Binary search trees

A binary search tree is a data sorted structure where each record can be linked with a máximum of two other records. We are going to pay special attention to binary search trees, as they are very popular and widely used in databases. As I anticipated in the previous post, binary trees are of order 2, that is, each node can have a maximum of two children. Additionally, for being a search tree, all nodes have to meet the following conditions:

  • if the node has a left child, the value of it has to be smaller than the value of the father.
  • if the node has a right child, the value of it has to be higher than the value of the father.

This forces that the data we are saving are sortable, so we can determine if one is bigger or smaller than another. Given the conditions above that a binary search tree has to meet, duplicates are not allowed, they have to be unique data.

Let’s look at it with a simple example where data are integers. The binary search tree for our example is:

Binary search tree
Binary search tree

In the figure above, the root node records the value 55 and has two children: the left (53), smaller than the father, and the right (59) bigger than the father. Through the rest of the tree, all nodes meet the condition established above, that the left child is smaller and the right one is bigger than the father.

Binary search tree example

Let’s see how binary search trees would work in the case of our friend Antonio’s supplier file.

Step 1: The starting file

Antonio’s supplier file and the index structure we had created was as follows:

indexed structure
indexed structure

The key used to index was the provider name, from which we obtained the in-memory address of the entire data block of the corresponding provider. Now it’s time to organize that table as a binary search tree.

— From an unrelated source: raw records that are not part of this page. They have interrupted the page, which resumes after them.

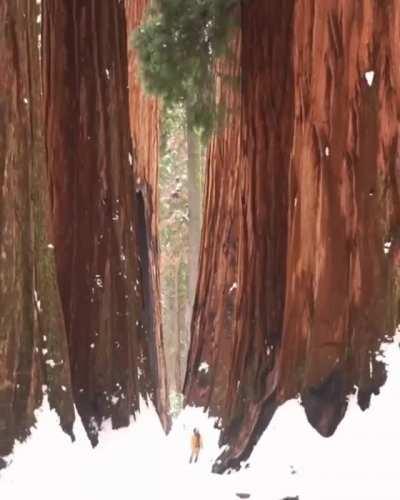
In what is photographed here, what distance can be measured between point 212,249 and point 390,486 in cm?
256

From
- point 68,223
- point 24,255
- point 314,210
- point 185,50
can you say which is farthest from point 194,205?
point 314,210

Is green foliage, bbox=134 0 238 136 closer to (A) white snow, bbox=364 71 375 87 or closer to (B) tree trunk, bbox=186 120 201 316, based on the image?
(A) white snow, bbox=364 71 375 87

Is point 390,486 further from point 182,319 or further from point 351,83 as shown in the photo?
point 182,319

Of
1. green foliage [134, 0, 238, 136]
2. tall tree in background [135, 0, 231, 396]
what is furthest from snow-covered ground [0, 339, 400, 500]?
green foliage [134, 0, 238, 136]

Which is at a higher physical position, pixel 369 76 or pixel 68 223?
pixel 369 76

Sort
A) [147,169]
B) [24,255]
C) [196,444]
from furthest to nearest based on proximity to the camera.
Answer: [147,169], [196,444], [24,255]

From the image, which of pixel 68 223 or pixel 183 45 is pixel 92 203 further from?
pixel 183 45

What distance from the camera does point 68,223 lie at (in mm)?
5645

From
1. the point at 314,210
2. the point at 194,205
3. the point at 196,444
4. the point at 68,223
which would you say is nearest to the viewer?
the point at 314,210

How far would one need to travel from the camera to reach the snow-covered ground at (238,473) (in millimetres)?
4453

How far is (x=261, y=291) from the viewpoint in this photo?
5.57 m

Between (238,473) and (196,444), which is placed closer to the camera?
(238,473)

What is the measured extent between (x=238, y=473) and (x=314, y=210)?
160 cm

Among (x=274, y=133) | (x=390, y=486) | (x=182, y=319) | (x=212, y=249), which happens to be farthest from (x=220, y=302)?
(x=182, y=319)
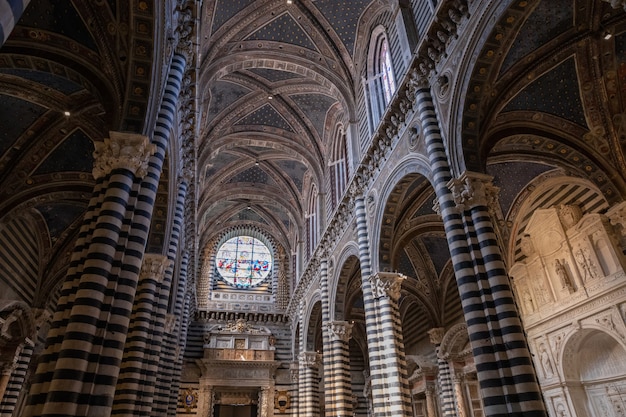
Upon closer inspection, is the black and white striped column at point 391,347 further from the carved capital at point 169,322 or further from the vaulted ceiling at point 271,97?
the carved capital at point 169,322

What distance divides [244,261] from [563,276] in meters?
20.0

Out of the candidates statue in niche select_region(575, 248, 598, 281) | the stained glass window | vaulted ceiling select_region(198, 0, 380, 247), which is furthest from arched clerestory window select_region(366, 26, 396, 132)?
statue in niche select_region(575, 248, 598, 281)

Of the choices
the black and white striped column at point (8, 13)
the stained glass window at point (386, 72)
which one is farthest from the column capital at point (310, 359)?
the black and white striped column at point (8, 13)

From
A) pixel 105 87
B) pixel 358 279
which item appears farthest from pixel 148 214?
pixel 358 279

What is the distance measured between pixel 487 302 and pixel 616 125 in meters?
7.44

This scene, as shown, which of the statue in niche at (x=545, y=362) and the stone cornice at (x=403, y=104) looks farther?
the statue in niche at (x=545, y=362)

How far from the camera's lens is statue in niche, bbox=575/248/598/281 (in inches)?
520

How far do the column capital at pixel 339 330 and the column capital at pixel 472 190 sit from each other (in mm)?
9393

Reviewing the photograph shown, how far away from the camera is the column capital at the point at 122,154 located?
24.7 ft

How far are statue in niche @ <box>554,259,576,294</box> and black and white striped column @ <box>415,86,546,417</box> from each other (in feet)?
25.7

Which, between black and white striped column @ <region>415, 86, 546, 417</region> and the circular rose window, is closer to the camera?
black and white striped column @ <region>415, 86, 546, 417</region>

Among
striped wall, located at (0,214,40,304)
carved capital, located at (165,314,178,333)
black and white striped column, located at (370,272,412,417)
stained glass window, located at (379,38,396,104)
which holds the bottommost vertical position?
black and white striped column, located at (370,272,412,417)

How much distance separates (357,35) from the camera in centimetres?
1656

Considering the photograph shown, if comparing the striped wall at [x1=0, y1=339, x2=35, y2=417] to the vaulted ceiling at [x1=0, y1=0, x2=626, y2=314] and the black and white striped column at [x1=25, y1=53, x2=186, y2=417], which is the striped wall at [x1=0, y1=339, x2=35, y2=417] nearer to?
the vaulted ceiling at [x1=0, y1=0, x2=626, y2=314]
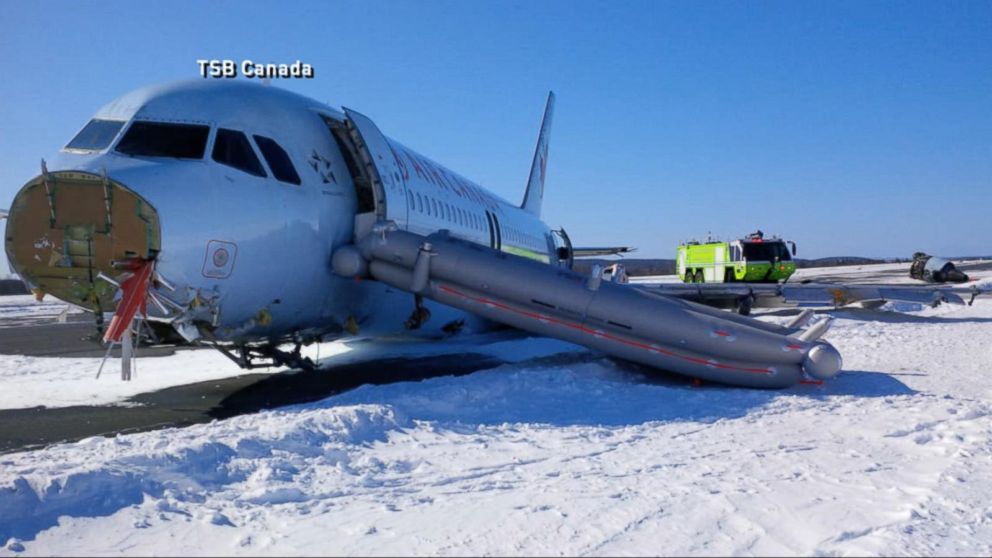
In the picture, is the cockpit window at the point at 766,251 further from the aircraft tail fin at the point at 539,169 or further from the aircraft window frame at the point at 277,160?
the aircraft window frame at the point at 277,160

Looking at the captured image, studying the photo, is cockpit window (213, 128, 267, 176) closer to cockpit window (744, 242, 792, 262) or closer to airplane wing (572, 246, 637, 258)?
airplane wing (572, 246, 637, 258)

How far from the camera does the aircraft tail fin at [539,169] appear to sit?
27.9 m

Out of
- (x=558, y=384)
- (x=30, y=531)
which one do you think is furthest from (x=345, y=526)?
(x=558, y=384)

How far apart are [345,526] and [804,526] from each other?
2.43 metres

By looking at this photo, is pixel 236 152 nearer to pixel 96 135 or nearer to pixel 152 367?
pixel 96 135

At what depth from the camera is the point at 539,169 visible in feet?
97.1

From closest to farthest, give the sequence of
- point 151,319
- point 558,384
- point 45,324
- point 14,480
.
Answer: point 14,480 < point 151,319 < point 558,384 < point 45,324

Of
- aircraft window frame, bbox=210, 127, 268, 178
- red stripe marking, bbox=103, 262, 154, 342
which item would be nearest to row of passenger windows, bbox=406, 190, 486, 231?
aircraft window frame, bbox=210, 127, 268, 178

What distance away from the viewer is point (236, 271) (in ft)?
25.6

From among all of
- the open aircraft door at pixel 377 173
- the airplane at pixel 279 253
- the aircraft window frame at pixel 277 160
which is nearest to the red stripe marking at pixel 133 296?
the airplane at pixel 279 253

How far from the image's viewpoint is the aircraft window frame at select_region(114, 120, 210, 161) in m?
7.70

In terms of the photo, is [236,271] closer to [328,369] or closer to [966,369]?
[328,369]

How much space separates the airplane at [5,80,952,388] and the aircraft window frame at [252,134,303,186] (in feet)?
0.09

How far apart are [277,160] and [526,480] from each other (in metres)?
5.52
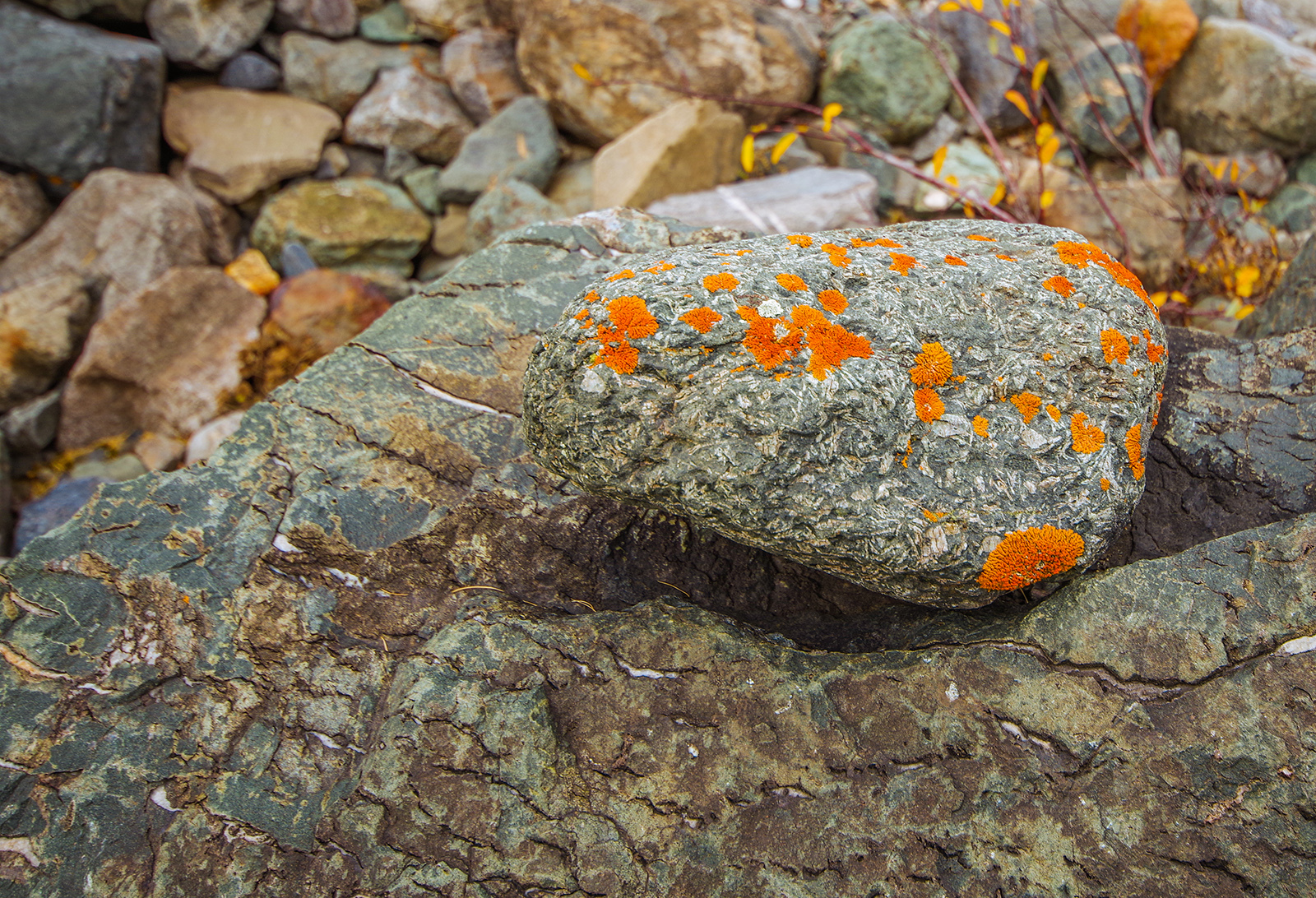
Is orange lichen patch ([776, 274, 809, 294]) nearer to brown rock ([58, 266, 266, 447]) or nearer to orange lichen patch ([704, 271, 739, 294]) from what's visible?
orange lichen patch ([704, 271, 739, 294])

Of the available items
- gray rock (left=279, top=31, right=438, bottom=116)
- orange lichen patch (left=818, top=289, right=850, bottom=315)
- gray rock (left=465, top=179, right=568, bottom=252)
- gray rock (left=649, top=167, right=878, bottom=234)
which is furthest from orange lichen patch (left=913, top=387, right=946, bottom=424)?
gray rock (left=279, top=31, right=438, bottom=116)

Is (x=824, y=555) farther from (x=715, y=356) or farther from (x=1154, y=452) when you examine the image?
(x=1154, y=452)

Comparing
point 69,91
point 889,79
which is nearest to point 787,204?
point 889,79

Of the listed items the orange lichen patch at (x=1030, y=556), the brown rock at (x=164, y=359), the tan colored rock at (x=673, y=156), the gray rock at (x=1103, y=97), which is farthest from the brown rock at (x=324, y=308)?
the gray rock at (x=1103, y=97)

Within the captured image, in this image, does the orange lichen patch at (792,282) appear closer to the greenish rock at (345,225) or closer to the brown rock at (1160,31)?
the greenish rock at (345,225)

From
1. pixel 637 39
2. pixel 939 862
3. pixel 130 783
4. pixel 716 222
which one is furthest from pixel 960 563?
pixel 637 39
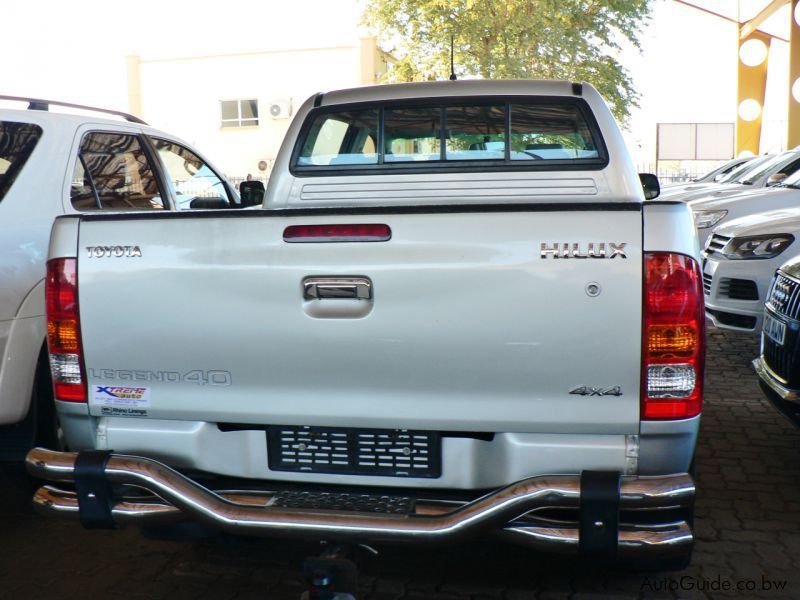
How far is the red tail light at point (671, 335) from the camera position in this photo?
8.88 feet

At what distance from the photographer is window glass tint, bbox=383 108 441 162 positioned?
4.47 meters

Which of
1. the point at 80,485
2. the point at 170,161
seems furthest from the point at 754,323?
the point at 80,485

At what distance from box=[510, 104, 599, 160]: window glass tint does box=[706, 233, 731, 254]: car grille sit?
3.97 meters

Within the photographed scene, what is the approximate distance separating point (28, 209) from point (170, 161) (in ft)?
5.49

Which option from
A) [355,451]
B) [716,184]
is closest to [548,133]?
[355,451]

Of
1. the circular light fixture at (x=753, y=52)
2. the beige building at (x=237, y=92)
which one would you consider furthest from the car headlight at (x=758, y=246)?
the beige building at (x=237, y=92)

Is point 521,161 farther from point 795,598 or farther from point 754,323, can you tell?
point 754,323

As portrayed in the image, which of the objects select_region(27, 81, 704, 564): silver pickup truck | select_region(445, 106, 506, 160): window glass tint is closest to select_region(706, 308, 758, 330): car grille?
select_region(445, 106, 506, 160): window glass tint

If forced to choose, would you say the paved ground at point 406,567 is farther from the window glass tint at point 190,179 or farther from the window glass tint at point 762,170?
the window glass tint at point 762,170

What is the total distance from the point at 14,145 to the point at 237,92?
3412cm

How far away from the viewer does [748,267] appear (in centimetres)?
747

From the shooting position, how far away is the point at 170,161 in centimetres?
593

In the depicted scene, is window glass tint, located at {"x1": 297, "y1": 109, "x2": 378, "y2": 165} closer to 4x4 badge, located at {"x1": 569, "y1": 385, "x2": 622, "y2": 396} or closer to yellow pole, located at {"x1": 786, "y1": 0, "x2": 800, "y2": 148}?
4x4 badge, located at {"x1": 569, "y1": 385, "x2": 622, "y2": 396}

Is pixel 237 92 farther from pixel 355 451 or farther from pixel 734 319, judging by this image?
pixel 355 451
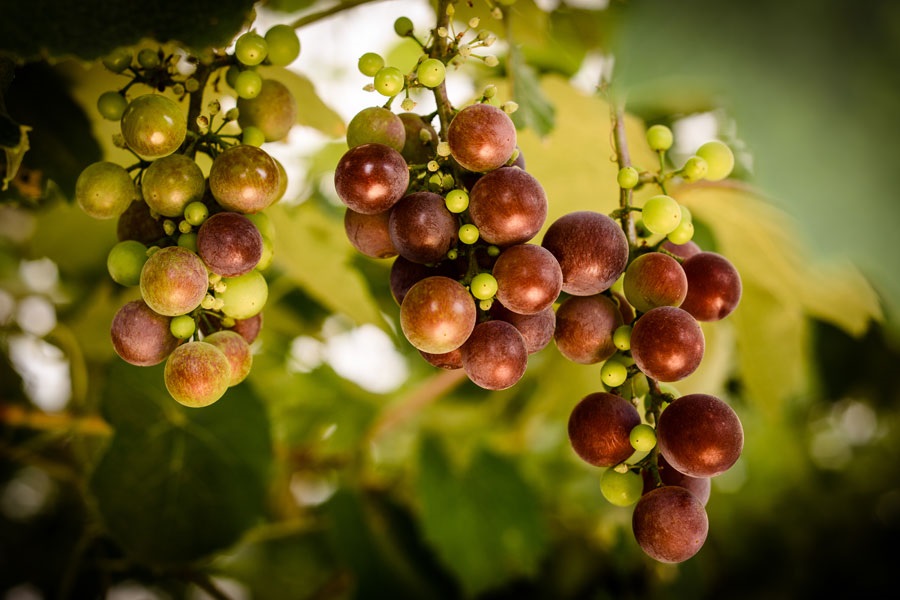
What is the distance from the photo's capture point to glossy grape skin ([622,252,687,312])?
374 mm

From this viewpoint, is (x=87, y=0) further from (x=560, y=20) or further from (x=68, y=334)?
(x=68, y=334)

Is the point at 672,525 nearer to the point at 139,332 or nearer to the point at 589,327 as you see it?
the point at 589,327

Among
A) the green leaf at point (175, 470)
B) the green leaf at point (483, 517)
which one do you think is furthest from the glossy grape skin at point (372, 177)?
the green leaf at point (483, 517)

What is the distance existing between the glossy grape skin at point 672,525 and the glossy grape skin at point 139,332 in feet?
0.95

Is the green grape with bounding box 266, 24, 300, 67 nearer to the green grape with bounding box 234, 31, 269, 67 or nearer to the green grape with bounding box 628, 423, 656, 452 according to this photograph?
the green grape with bounding box 234, 31, 269, 67

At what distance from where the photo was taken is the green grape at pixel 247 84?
41 cm

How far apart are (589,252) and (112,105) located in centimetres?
32

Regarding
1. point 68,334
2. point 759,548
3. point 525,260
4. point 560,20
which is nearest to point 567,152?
point 560,20

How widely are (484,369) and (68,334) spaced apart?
751 mm

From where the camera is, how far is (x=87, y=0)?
0.34 meters

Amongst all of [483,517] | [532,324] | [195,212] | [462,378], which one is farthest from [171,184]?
[483,517]

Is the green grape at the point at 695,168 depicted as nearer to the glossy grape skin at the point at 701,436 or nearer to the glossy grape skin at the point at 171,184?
the glossy grape skin at the point at 701,436

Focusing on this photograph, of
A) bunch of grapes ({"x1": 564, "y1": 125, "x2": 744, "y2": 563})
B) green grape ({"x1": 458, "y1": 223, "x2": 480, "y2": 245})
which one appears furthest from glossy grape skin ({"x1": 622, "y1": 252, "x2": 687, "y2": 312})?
green grape ({"x1": 458, "y1": 223, "x2": 480, "y2": 245})

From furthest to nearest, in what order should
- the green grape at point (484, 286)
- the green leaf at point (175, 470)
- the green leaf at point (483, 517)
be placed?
the green leaf at point (483, 517) < the green leaf at point (175, 470) < the green grape at point (484, 286)
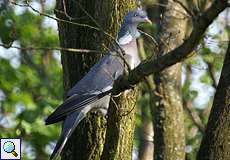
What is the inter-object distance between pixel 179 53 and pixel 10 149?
2.46 meters

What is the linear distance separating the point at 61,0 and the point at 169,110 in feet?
5.59

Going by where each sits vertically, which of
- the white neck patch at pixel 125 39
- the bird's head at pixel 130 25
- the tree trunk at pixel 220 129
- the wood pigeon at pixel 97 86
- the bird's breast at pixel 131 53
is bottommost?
the tree trunk at pixel 220 129

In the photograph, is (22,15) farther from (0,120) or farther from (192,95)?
(192,95)

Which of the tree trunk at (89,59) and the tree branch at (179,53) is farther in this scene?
the tree trunk at (89,59)

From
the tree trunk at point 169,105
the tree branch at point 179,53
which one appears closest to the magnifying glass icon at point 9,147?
the tree trunk at point 169,105

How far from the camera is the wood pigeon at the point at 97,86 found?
4.81 m

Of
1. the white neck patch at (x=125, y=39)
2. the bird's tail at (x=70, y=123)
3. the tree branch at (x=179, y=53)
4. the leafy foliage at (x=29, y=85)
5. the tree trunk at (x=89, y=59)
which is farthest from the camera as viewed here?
the leafy foliage at (x=29, y=85)

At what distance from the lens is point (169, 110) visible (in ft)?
21.7

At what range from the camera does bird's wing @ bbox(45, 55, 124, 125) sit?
4889mm

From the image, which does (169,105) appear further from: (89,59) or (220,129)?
(220,129)

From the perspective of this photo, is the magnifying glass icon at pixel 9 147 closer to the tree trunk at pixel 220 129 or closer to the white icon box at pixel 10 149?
the white icon box at pixel 10 149

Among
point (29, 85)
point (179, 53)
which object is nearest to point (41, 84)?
point (29, 85)

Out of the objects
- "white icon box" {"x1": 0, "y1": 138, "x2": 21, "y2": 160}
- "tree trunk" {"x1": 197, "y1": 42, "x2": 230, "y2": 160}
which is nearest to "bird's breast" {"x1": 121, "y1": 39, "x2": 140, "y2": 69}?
"tree trunk" {"x1": 197, "y1": 42, "x2": 230, "y2": 160}

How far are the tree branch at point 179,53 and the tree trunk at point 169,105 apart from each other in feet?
7.10
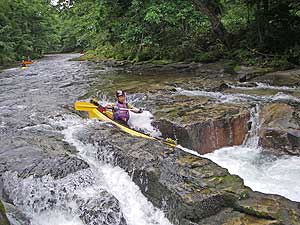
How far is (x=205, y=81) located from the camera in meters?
11.4

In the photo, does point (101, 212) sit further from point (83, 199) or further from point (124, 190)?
point (124, 190)

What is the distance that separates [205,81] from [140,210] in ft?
23.0

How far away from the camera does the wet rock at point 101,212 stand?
15.9 ft

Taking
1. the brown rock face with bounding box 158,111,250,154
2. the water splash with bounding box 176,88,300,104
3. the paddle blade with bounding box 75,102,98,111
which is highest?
the paddle blade with bounding box 75,102,98,111

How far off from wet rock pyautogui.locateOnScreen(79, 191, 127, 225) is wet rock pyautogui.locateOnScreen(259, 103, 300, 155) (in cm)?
356

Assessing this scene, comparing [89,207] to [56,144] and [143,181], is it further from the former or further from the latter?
[56,144]

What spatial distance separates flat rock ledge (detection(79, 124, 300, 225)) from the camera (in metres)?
4.38

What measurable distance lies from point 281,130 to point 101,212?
3.96 meters

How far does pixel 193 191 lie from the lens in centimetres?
471

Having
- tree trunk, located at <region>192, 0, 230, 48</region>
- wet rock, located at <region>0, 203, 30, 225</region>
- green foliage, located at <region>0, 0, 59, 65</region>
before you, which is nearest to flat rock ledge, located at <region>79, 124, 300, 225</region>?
wet rock, located at <region>0, 203, 30, 225</region>

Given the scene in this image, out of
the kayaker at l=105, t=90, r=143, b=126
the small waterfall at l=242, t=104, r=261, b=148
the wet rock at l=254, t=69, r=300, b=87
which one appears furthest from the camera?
the wet rock at l=254, t=69, r=300, b=87

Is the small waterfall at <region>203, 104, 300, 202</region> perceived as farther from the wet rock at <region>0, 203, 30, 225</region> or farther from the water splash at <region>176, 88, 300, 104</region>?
the wet rock at <region>0, 203, 30, 225</region>

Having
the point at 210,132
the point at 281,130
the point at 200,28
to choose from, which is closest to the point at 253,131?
the point at 281,130

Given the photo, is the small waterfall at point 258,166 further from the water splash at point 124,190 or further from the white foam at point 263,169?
the water splash at point 124,190
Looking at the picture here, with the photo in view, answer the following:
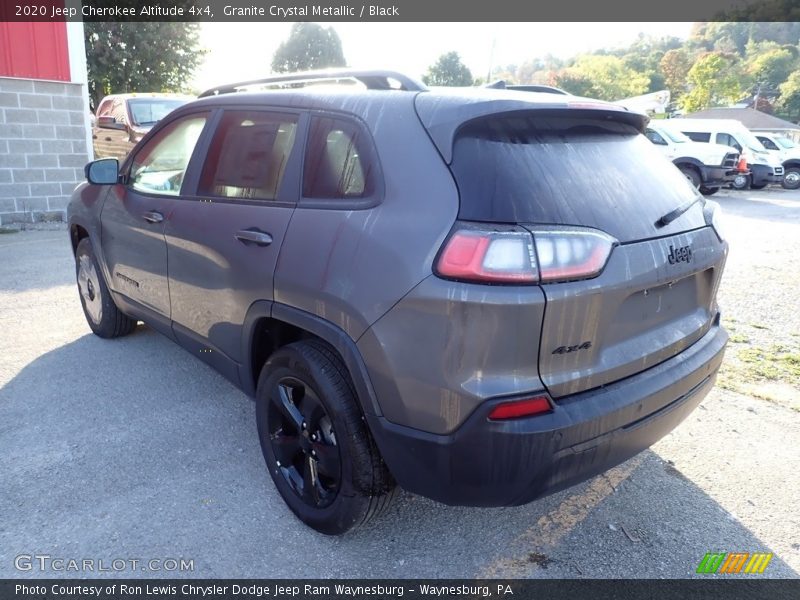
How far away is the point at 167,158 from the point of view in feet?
12.6

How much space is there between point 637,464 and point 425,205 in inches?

Step 2: Create the binary search tree

Our supplier file has 1,000 records, but in this exercise, we will use only the 7 that I have written, to keep the complexity under control and to be able to graphically present the binary tree. Surely it does not escape you that a binary tree of 1,000 nodes is a bit complicated to paint.

Each key-value pair would be a node. The key is the name of the provider and the value is the address where we can find all the data of the provider identified by the key.

Each node has two data: provider and address. The next thing to do is add to the nodes, two other data, two pointers, one that points to the left child node and another that points to the right child node. A pointer is a variable that points to a memory address. The address variable that points to the provider’s data block is a pointer.

This way, the structure of a node for our binary search tree has the following parameters:

  • key: Name of the provider.
  • Address: Pointer to the provider’s data block.
  • Left: Pointer to the left child of the node
  • Right: Pointer to the right child of the node.

The representation of our binary search tree would be:

Creating a binary search tree
Creating a binary search tree

We can observe that the tree meets the conditions of binary search trees: for any node, its left child is smaller than it, and its right child is bigger. We can build the tree because the values of the nodes (provider name) are sortable and do not support duplicates.

If a node has no left child, the left pointer of that node would be null. Similarly, if it does not have the right child, the right pointer on that node would be null.

The structure of a node could be expressed as follows:

Node{
    Provider name (text)
    Address (pointer)
    Left (pointer)
    Right (pointer)
}

With this pseudocode I simply intend to explain the structure, placing the type of data in parentheses.

Following this structure, we could define the tree recursively as follows:

Tree{
    Provider Name - Root Node (text)
    Provider Address - Root Node (pointer)
    Left child tree (pointer to tree)
    Right child tree (pointer to tree)
}

In other words, we can consider the two child nodes as the root nodes of two new binary search trees.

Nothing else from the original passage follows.